Raskolnikov yells at the man to leave, and the astonished, scowling gentleman shakes his cane at his assailant. Just as Raskolnikov rushes the man, fists flailing, he is seized from behind. A policeman stands between the two men. The officer appears to be a straightforward sort, and Raskolnikov takes him to the girl and tells him of his suspicion: that the girl was induced to drink by a man and then taken advantage of, that she was dressed inexpertly by a man, and the man he was about to fight is to blame. The policeman considers what he sees and hears and, being a good judge of character, determines the gentleman is no gentleman.

The officer tries to rouse the girl and asks where she lives, but she is incoherent. Raskolnikov takes some coins from his pocket and offers to pay for a cab; the policeman says he will take her, but they still have no address. Raskolnikov is sure the officer must think it strange to see a man in rags with coins to spare, but they both agree that the girl’s treatment has been shameful. An outraged Raskolnikov points out that the gentleman is not giving up on getting the girl, though he has moved about ten paces away.

Suddenly the girl begins walking in the direction from which she came, mumbling that “they” will not let her alone. On the other side of the street, the gentleman follows her progress. Suddenly a feeling of revulsion comes upon Raskolnikov, and he shouts at the policeman, asking why he does not just let the dandy have the girl. The officer is confused by the question; he dismisses Raskolnikov as a madman and follows the girl.

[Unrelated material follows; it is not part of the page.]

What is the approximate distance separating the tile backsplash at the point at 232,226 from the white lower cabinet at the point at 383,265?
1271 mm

Wondering why he had felt the need to interfere, Raskolnikov feels wretched. His thoughts go to the awful things that happen to so many girls every year, knowing there is a certain percentage of them who will have such a fate as this young girl--or worse. It is easy to think of percentages, but he wonders how he would feel if Dounia were abused.

Raskolnikov finally remembers he was going to see Razumihin, one of his university comrades. It is surprising that Raskolnikov has any friends, for he is consistently aloof and distant, uninvolved in any activities; his colleagues respect his work ethic but do not like his haughty demeanor. Razumihin is the kind of fellow everyone likes, simple and unassuming. He is an outrageous character, possessing prodigious strength and often carrying pranks too far. Within his character, however, lies great dignity; he is poor but makes his way by his own hard work. Razumihin also has had to drop out of school temporarily, but he is saving to go back to his studies. Raskolnikov does not even know his address. Several months ago, Raskolnikov saw Razumihin on the street and, embarrassed, tried to avoid him; his friend did see him but politely refrained from speaking to him.